Please find each line in the material below that contains the string "rule", and copy those lines out.
======== DATA LISTING ========
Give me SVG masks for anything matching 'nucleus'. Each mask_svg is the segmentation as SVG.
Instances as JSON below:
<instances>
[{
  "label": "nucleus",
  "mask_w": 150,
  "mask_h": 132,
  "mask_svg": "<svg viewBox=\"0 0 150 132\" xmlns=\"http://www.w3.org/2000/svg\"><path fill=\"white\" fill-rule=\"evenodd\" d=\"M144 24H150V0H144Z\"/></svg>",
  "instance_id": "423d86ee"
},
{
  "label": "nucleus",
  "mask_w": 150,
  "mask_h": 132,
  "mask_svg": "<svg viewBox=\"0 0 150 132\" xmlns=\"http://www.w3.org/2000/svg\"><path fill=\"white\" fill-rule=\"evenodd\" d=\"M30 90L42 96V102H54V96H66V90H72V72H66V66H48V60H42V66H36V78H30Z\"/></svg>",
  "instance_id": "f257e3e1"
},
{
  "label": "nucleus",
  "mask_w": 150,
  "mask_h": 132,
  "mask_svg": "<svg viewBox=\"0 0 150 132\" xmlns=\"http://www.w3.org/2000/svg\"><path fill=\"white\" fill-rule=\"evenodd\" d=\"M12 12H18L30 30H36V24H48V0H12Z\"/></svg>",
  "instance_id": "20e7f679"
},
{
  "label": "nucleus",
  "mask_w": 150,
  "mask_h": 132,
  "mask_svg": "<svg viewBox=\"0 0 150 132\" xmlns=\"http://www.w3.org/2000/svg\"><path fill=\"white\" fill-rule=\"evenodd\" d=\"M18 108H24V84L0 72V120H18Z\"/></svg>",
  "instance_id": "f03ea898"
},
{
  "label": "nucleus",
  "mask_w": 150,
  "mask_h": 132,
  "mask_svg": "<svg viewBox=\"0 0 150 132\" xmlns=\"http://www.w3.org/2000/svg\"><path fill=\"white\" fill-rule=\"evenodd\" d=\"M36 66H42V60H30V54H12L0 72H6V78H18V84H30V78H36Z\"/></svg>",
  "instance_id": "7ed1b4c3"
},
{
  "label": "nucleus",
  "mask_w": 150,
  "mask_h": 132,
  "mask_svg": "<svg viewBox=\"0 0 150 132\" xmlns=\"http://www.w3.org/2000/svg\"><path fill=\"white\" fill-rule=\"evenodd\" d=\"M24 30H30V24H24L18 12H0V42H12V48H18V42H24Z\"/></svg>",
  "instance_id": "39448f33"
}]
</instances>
========
• [THE ANSWER]:
  "mask_svg": "<svg viewBox=\"0 0 150 132\" xmlns=\"http://www.w3.org/2000/svg\"><path fill=\"white\" fill-rule=\"evenodd\" d=\"M144 24H150V0H144Z\"/></svg>",
  "mask_svg": "<svg viewBox=\"0 0 150 132\" xmlns=\"http://www.w3.org/2000/svg\"><path fill=\"white\" fill-rule=\"evenodd\" d=\"M30 90L42 96V102H54V96H66V90H72V72H66V66H48V60H42V66H36V78H30Z\"/></svg>",
  "mask_svg": "<svg viewBox=\"0 0 150 132\" xmlns=\"http://www.w3.org/2000/svg\"><path fill=\"white\" fill-rule=\"evenodd\" d=\"M12 12H18L30 30H36V24H48V0H12Z\"/></svg>",
  "mask_svg": "<svg viewBox=\"0 0 150 132\" xmlns=\"http://www.w3.org/2000/svg\"><path fill=\"white\" fill-rule=\"evenodd\" d=\"M18 108H24V84L0 72V120H18Z\"/></svg>",
  "mask_svg": "<svg viewBox=\"0 0 150 132\" xmlns=\"http://www.w3.org/2000/svg\"><path fill=\"white\" fill-rule=\"evenodd\" d=\"M36 66H42V60H30V54H12L0 72H6V78H18V84H30V78H36Z\"/></svg>",
  "mask_svg": "<svg viewBox=\"0 0 150 132\" xmlns=\"http://www.w3.org/2000/svg\"><path fill=\"white\" fill-rule=\"evenodd\" d=\"M24 30H30V24H24L18 12H0V42H12V48H18V42H24Z\"/></svg>",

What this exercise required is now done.